#### **Import libraries**

In [1]:
# For working with files
import os
import re
import csv
import glob

# For manipulating data
import pandas as pd
import numpy as np

#### **Custom Functions**

##### **Build Dictionaries**

In [2]:
def load_csvs(working_dir):
    dataframes = {}
    filenames = []
    
    # Store all csv files as list
    files = glob.glob(working_dir + '/' + '/*.csv')
    
    # Find CSV files in working directory and reads each CSV file 
    for filepath in files:
        filename = os.path.splitext(os.path.basename(os.path.basename(filepath).split('/')[-1]))[0]
        filenames.append(filename)
        dataframes[filename] = pd.read_csv(filepath, encoding='latin-1')
    
    print(filenames)
    # Returns a dictionary containing all dataframes 
    return dataframes

In [3]:
def store_conferences(file):
    """
    Converts a CSV file with two columns (ConfAbbrev, Description) to a dictionary with ConfAbbrev as the key and Description as the value.

    Parameters:
    file (str): The path and name of the CSV file to convert.

    Returns:
    Returns a dictionary with ConfAbbrev as the key and Description as the value.

    Use:
    Use to get the Description (full name) for a conference using its abbreviation (eg. conferences['a_sun'])
    """

    # Create an empty dictionary to store the data
    conferences = {}

    # Open the csv file and read the contents into a list of dictionaries
    with open(file, 'r', encoding='latin-1') as csv_file:
        csv_reader = csv.DictReader(csv_file)
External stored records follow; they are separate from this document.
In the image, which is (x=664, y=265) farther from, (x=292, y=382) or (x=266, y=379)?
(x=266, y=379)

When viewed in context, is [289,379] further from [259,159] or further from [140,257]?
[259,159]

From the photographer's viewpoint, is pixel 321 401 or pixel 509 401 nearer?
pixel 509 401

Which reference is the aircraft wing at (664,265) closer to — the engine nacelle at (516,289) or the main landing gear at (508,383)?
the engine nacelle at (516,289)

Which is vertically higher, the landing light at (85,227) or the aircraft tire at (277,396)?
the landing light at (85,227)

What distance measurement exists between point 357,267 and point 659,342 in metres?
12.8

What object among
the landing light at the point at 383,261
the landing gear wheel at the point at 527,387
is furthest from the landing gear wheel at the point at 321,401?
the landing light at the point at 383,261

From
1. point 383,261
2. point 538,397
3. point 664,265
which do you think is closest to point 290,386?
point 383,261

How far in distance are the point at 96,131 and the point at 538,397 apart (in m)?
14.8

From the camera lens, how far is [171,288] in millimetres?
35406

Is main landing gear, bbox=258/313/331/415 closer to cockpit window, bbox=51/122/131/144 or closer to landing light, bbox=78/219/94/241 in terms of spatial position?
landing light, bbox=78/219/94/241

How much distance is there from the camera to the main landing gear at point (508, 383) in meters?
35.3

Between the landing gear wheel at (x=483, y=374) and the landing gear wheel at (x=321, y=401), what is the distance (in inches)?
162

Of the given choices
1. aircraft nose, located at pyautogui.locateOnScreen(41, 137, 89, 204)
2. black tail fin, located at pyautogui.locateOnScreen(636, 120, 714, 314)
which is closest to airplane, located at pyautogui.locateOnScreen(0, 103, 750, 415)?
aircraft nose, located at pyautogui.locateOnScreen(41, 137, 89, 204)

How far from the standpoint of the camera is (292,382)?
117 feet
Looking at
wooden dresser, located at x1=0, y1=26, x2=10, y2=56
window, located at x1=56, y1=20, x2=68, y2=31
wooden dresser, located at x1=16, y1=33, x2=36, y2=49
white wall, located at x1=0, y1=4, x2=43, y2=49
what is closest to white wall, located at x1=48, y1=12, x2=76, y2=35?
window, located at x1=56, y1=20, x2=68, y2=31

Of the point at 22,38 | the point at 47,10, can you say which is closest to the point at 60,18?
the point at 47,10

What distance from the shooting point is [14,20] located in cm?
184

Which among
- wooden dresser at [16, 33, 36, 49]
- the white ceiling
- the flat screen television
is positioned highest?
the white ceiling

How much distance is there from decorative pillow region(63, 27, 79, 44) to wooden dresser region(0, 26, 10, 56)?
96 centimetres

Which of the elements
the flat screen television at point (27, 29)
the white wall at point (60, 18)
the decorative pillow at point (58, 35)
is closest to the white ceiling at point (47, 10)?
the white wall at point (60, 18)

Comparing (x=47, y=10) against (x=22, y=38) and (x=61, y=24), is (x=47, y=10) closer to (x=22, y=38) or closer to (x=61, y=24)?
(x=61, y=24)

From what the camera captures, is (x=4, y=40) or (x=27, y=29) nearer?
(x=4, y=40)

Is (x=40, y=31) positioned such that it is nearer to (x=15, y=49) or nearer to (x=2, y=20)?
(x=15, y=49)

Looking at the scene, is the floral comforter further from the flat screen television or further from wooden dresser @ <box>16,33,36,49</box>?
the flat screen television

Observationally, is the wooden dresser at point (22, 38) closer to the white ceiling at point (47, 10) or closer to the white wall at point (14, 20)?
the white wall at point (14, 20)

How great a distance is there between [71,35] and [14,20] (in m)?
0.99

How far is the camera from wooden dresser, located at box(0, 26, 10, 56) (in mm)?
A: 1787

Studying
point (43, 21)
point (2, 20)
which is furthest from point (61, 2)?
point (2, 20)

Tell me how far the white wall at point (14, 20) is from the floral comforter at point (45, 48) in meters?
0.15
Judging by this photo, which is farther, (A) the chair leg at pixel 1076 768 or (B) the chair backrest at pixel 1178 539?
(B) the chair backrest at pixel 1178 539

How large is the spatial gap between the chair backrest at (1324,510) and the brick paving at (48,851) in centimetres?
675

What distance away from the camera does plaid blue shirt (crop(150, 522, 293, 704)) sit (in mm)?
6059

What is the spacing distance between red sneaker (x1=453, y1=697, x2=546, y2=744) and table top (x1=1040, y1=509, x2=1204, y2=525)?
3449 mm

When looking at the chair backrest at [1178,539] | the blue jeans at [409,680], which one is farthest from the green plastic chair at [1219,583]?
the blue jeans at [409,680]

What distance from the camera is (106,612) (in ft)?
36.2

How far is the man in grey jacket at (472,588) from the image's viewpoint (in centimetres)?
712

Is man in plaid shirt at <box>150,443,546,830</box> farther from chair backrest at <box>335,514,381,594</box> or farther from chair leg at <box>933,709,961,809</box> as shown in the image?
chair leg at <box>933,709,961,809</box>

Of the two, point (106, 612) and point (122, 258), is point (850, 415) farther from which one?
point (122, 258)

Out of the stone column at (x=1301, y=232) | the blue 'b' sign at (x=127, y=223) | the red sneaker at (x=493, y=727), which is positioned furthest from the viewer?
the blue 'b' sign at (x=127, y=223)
        # Use a dictionary comprehension to create a dictionary from the csv data
        conferences = {row['ConfAbbrev']: row['Description'] for row in csv_reader}

    # Return dictionary
    return conferences

In [4]:
def store_spellings(file):
    """
    Converts a CSV file with two columns (TeamNameSpelling, TeamID) to a dictionary with TeamNameSpelling as the key and TeamID as the value.

    Parameters:
    file (str): The path and name of the CSV file to convert.

    Returns:
    Returns a dictionary with TeamNameSpelling as the key and TeamID as the value.

    Use:
    Use to get the TeamID for a team using an alternate spelling of the name (eg. mens_spellings['mt-st-marys'])
    """

    # Create an empty dictionary to store the data
    spellings = {}

    # Open the csv file and read the contents into a list of dictionaries
    with open(file, 'r', encoding='latin-1') as csv_file:
        csv_reader = csv.DictReader(csv_file)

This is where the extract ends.